> Source data
= = = = = = =

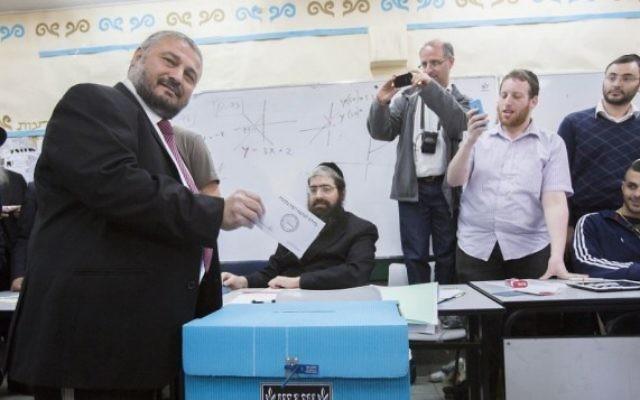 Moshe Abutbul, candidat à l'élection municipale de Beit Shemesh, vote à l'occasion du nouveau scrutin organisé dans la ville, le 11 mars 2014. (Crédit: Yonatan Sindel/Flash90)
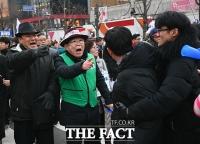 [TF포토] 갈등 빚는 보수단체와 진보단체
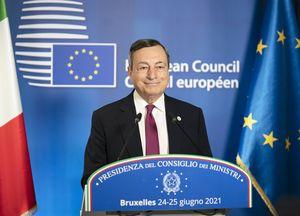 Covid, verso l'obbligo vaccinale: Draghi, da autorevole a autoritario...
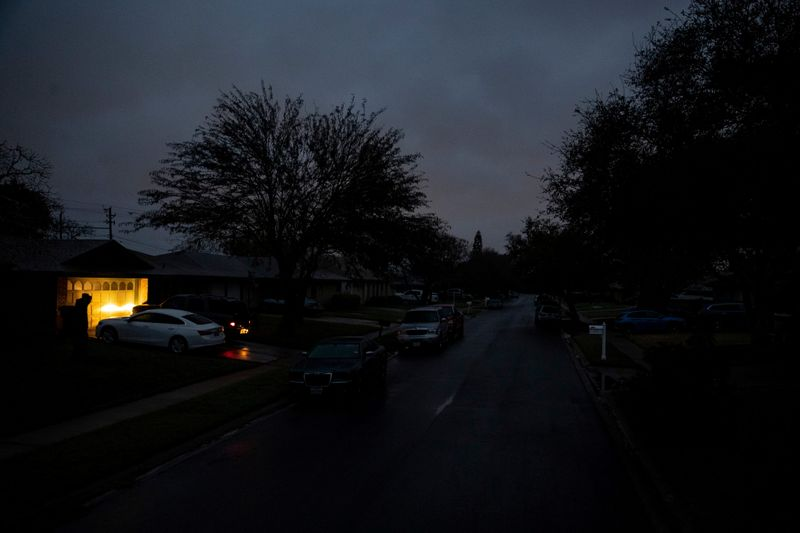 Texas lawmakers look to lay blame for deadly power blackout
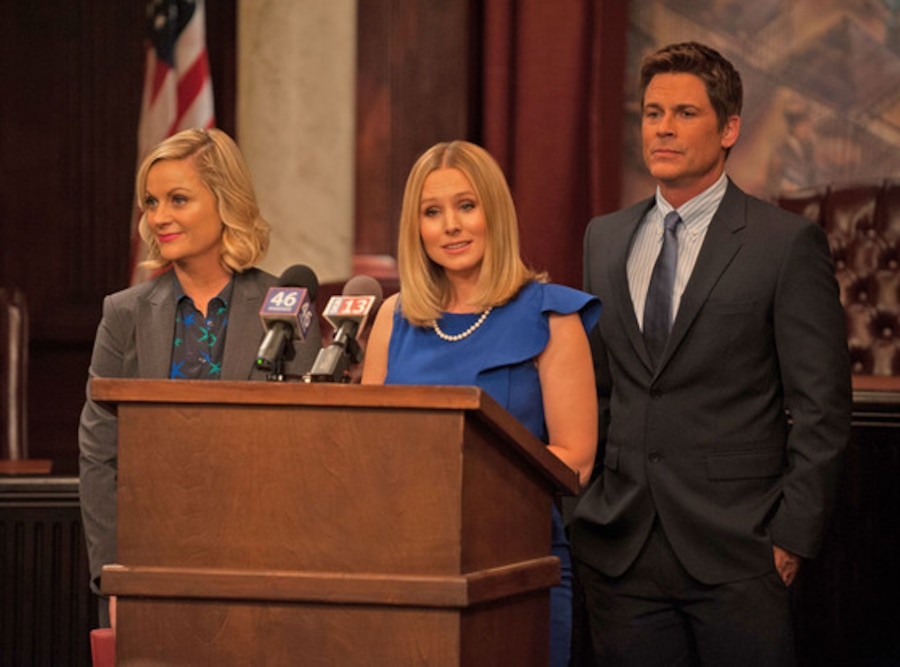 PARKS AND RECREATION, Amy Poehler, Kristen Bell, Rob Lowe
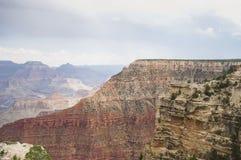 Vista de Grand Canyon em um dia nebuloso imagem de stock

= = = = = = =

> Task
Every line from the one with "[TF포토] 갈등 빚는 보수단체와 진보단체" through the last line of the listing above must be written out exactly, and no picture may appear.

> Response
 [TF포토] 갈등 빚는 보수단체와 진보단체
 Covid, verso l'obbligo vaccinale: Draghi, da autorevole a autoritario...
 Texas lawmakers look to lay blame for deadly power blackout
 PARKS AND RECREATION, Amy Poehler, Kristen Bell, Rob Lowe
 Vista de Grand Canyon em um dia nebuloso imagem de stock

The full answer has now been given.